Please pull out every line in the data below that contains the word "than", and copy each one unchanged.

───── INPUT RECORDS ─────

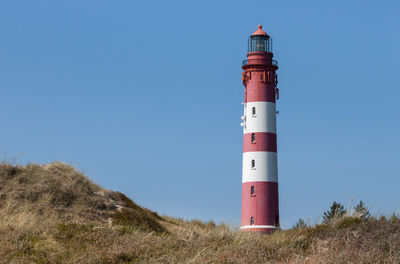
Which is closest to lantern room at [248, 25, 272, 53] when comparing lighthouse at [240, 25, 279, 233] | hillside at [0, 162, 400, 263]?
lighthouse at [240, 25, 279, 233]

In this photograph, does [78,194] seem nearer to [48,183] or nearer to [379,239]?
[48,183]

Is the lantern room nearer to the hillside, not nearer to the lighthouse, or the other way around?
the lighthouse

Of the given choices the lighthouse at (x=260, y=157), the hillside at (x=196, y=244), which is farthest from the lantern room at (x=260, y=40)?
the hillside at (x=196, y=244)

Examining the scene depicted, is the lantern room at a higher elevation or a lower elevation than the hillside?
higher

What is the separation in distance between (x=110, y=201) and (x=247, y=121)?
16.6 m

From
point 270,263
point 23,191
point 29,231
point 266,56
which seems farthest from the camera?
point 266,56

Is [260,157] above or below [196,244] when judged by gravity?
above

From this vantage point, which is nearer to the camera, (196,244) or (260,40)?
(196,244)

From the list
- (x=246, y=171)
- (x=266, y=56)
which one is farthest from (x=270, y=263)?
(x=266, y=56)

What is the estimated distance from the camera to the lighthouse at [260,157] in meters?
41.8

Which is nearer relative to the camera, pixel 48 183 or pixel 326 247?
pixel 326 247

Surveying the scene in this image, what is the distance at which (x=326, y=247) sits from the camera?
559 inches

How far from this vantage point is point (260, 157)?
41.9 m

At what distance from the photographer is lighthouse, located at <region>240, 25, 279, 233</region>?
4181cm
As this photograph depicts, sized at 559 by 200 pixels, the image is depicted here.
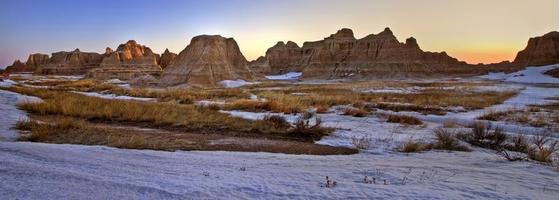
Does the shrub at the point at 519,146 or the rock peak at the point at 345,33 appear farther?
the rock peak at the point at 345,33

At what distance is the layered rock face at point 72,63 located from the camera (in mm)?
137375

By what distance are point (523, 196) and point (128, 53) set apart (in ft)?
429

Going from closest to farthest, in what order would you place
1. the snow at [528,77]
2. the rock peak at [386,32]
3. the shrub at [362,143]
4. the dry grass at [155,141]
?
the dry grass at [155,141], the shrub at [362,143], the snow at [528,77], the rock peak at [386,32]

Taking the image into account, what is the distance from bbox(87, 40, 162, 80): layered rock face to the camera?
96775mm

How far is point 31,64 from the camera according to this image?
177000mm

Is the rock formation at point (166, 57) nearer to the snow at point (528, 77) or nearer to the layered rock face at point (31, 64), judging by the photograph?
the layered rock face at point (31, 64)

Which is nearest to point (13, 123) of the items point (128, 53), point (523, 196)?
point (523, 196)

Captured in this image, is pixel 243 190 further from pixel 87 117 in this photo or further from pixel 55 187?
pixel 87 117

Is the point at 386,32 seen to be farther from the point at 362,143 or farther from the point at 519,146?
the point at 362,143

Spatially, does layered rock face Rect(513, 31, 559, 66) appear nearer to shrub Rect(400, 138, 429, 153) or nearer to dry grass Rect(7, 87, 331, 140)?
dry grass Rect(7, 87, 331, 140)

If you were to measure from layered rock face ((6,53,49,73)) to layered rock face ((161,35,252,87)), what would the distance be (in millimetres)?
133933

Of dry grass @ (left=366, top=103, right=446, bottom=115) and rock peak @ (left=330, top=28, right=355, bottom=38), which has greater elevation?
rock peak @ (left=330, top=28, right=355, bottom=38)

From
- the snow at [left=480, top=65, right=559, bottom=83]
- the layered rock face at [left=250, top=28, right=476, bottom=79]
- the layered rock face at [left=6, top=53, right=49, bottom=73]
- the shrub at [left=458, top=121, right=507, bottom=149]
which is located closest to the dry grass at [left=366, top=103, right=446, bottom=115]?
the shrub at [left=458, top=121, right=507, bottom=149]

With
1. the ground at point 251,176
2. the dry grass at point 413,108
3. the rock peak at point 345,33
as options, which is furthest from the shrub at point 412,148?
the rock peak at point 345,33
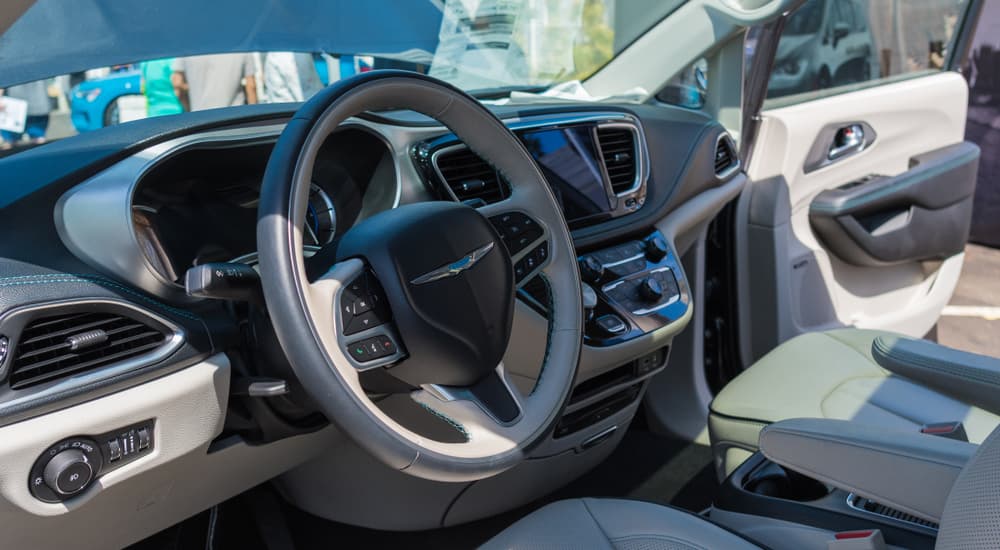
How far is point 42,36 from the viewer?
141cm

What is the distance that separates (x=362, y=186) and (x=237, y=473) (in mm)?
557

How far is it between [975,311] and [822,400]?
217 cm

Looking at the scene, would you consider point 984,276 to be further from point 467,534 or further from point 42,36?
point 42,36

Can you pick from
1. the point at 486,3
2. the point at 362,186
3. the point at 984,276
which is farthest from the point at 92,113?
the point at 984,276

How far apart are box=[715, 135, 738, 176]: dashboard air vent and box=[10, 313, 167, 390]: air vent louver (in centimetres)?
150

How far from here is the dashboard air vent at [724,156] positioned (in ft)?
7.32

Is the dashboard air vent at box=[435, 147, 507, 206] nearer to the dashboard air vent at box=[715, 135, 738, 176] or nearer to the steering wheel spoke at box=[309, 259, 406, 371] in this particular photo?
the steering wheel spoke at box=[309, 259, 406, 371]

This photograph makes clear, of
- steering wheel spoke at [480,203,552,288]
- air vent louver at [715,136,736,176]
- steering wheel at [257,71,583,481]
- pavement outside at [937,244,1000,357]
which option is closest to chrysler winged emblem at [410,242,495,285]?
steering wheel at [257,71,583,481]

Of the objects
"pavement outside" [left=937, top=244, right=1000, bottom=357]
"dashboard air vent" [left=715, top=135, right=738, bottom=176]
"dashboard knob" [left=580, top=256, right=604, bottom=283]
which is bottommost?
"pavement outside" [left=937, top=244, right=1000, bottom=357]

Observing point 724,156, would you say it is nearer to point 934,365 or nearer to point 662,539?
point 934,365

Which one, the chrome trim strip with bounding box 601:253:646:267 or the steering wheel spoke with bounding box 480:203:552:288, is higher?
the steering wheel spoke with bounding box 480:203:552:288

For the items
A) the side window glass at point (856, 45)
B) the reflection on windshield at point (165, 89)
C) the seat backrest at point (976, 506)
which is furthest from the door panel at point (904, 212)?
the seat backrest at point (976, 506)

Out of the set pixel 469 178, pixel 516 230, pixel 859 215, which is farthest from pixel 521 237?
pixel 859 215

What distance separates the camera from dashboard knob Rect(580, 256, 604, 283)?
1.78 metres
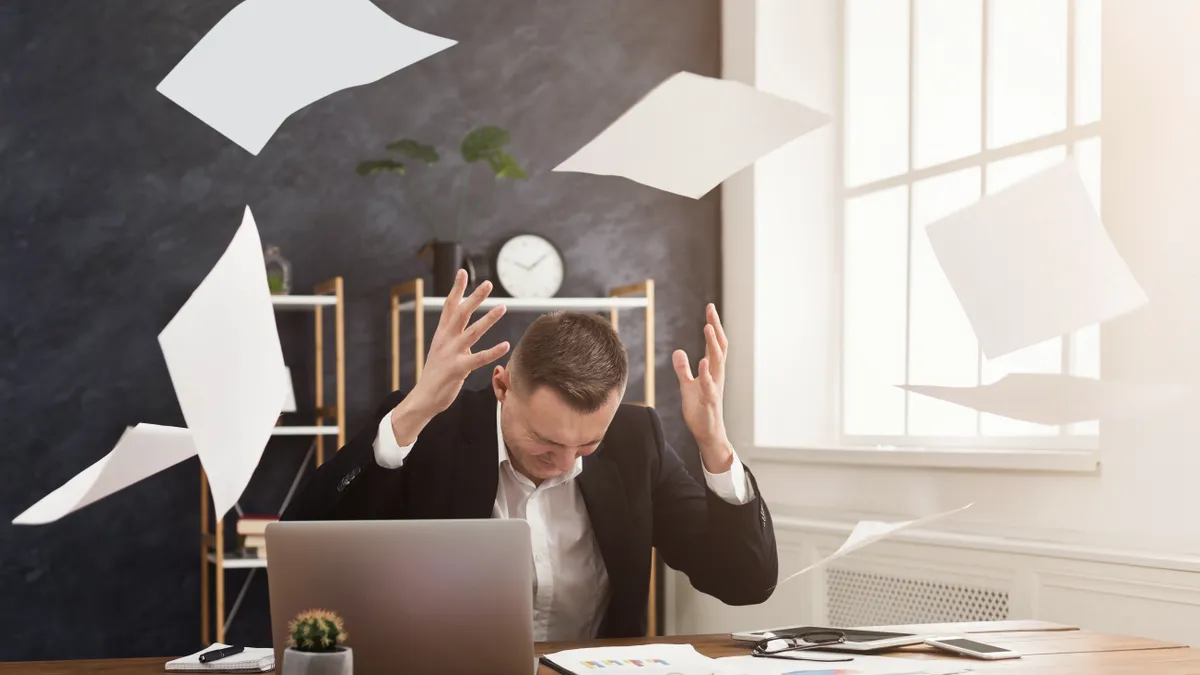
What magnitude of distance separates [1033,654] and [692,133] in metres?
1.04

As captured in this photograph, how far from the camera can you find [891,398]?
149 inches

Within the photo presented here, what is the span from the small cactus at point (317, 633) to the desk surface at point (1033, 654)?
410mm

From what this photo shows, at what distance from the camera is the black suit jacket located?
231cm

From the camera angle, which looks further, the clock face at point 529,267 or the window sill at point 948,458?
the clock face at point 529,267

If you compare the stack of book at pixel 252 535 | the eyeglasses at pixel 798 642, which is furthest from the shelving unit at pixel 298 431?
the eyeglasses at pixel 798 642

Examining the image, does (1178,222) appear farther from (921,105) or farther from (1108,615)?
(921,105)

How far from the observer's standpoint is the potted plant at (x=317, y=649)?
1.45 m

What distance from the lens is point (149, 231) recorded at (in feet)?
12.8

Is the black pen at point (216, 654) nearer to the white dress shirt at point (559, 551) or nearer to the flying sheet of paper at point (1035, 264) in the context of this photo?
the white dress shirt at point (559, 551)

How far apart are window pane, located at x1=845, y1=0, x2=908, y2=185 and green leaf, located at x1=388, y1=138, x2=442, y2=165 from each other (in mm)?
1362

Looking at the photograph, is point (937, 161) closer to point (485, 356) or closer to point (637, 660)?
point (485, 356)

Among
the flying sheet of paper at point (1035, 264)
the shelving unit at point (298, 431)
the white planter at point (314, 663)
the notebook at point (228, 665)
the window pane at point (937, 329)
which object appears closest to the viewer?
the white planter at point (314, 663)

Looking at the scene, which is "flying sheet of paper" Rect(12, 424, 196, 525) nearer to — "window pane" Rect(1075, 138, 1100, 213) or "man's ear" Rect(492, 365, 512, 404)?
"man's ear" Rect(492, 365, 512, 404)

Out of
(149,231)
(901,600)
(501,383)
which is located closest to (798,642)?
(501,383)
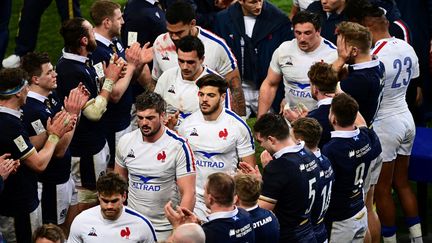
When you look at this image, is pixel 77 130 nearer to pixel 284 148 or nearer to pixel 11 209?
pixel 11 209

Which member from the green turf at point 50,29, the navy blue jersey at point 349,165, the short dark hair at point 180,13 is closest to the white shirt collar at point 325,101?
the navy blue jersey at point 349,165

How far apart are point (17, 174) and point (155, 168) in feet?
3.79

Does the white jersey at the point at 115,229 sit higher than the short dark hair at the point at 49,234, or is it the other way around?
the short dark hair at the point at 49,234

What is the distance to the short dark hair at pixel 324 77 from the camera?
905cm

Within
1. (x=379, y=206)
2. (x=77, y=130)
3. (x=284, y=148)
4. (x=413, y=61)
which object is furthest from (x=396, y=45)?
(x=77, y=130)

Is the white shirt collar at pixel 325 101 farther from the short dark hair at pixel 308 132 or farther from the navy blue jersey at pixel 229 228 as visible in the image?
the navy blue jersey at pixel 229 228

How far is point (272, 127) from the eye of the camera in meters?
8.11

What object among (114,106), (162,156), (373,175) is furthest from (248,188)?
(114,106)

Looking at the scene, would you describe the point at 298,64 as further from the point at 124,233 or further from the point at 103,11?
the point at 124,233

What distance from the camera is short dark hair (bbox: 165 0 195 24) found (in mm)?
10078

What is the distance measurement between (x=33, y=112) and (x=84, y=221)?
150cm

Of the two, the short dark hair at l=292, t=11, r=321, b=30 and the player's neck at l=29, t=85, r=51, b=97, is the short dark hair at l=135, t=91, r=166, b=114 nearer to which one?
the player's neck at l=29, t=85, r=51, b=97

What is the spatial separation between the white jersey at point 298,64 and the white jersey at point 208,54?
1.55ft

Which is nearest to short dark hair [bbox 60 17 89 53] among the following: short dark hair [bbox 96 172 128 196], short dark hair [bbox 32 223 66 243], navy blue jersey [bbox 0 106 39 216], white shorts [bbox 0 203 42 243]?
navy blue jersey [bbox 0 106 39 216]
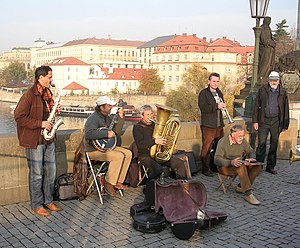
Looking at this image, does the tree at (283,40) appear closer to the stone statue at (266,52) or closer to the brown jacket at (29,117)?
the stone statue at (266,52)

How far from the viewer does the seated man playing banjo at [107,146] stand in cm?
654

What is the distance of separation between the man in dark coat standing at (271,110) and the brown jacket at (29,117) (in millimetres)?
4279

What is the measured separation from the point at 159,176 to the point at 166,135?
775 mm

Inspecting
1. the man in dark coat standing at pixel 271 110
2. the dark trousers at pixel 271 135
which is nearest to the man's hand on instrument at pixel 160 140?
the man in dark coat standing at pixel 271 110

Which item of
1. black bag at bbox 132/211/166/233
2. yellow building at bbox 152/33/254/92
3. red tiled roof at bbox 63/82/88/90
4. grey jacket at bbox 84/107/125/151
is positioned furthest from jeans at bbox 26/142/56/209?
red tiled roof at bbox 63/82/88/90

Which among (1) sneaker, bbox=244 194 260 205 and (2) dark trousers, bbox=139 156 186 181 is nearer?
(1) sneaker, bbox=244 194 260 205

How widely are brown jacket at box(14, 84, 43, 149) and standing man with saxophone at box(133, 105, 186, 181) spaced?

─────

◆ ANSWER ◆
Examining the scene depicted, is the lantern room at a higher elevation or a lower elevation than the hillside?
Does the white jersey at the point at 115,229 sit higher than the short dark hair at the point at 49,234, or is it the other way around?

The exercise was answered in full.